• **REQUESTS**:
1: In the passage on date rape drug detection, what does the company in Boston produce?
2: From the passage on date rape drug detection, reproduce word for word the portion from "Critics have rightly" up to and including "surpasses our humanity.".

• **SOURCE PASSAGE**:
A team of students at North Carolina State just created a nail polish designed to change colour when dipped into a cocktail spiked with commonly-used date rape drugs.

A team of students at North Carolina State just created a nail polish designed to change colour when dipped into a cocktail spiked with commonly-used date rape drugs.

In Boston, a company is producing glasses and straws that light up after detecting similar drugs.

Critics have rightly argued both tactics are useless against rare or newlysynthesized drugs.

We applaud both the students and the company for putting up one more barrier to sexual assault, even if it's hard to think of a more depressing illustration of how frequently our technology surpasses our humanity.

The debate surrounding the new nail polish coincides with college kids heading to the pandemonium of Frosh Week.

To their credit, many Canadian universities are finally drafting sexual assault policies, offering counselling services, and trying to change what has sometimes been an exceedingly ugly culture.

UBC is a marvelous school, but it's also one of many universities where undergrads have cheerfully taken part in a misogynist chant.

It's possible the chanters weren't trying to perpetuate a rape culture. They may have just been drunk, brainless, or oblivious, but that's the trouble. For far too long, the wrong people have been loud and the right ones have been silent.

Sexual assault is a global problem. According to the United Nations, approximately 10 per cent of females under 20 around the world have suffered sexual violence. We can only wonder how many attacks go unreported.

Technology can help reduce incidents of sexual assault, but the real problem is still in us.

• **DATASET RECORDS**:
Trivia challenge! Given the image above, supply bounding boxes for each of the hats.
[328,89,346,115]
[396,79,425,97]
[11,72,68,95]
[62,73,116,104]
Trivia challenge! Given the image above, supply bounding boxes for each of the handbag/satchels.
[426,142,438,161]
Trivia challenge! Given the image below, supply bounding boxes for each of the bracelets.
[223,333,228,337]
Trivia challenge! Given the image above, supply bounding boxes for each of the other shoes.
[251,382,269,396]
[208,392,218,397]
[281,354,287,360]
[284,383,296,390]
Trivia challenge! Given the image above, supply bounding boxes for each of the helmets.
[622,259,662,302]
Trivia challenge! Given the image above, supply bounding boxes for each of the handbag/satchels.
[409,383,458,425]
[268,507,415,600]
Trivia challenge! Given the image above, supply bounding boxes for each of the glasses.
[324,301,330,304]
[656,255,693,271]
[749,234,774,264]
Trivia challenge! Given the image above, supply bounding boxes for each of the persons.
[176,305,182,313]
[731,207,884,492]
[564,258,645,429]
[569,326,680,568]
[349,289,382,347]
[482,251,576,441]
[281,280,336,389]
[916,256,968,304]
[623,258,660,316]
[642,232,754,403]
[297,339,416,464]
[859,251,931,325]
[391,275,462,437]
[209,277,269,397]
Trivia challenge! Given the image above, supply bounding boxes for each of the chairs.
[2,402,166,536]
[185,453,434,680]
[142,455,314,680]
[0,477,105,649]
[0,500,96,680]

• **RESULTS**:
1: Glasses and straws that light up after detecting date rape drugs.

2:
Critics have rightly argued both tactics are useless against rare or newlysynthesized drugs.

We applaud both the students and the company for putting up one more barrier to sexual assault, even if it's hard to think of a more depressing illustration of how frequently our technology surpasses our humanity.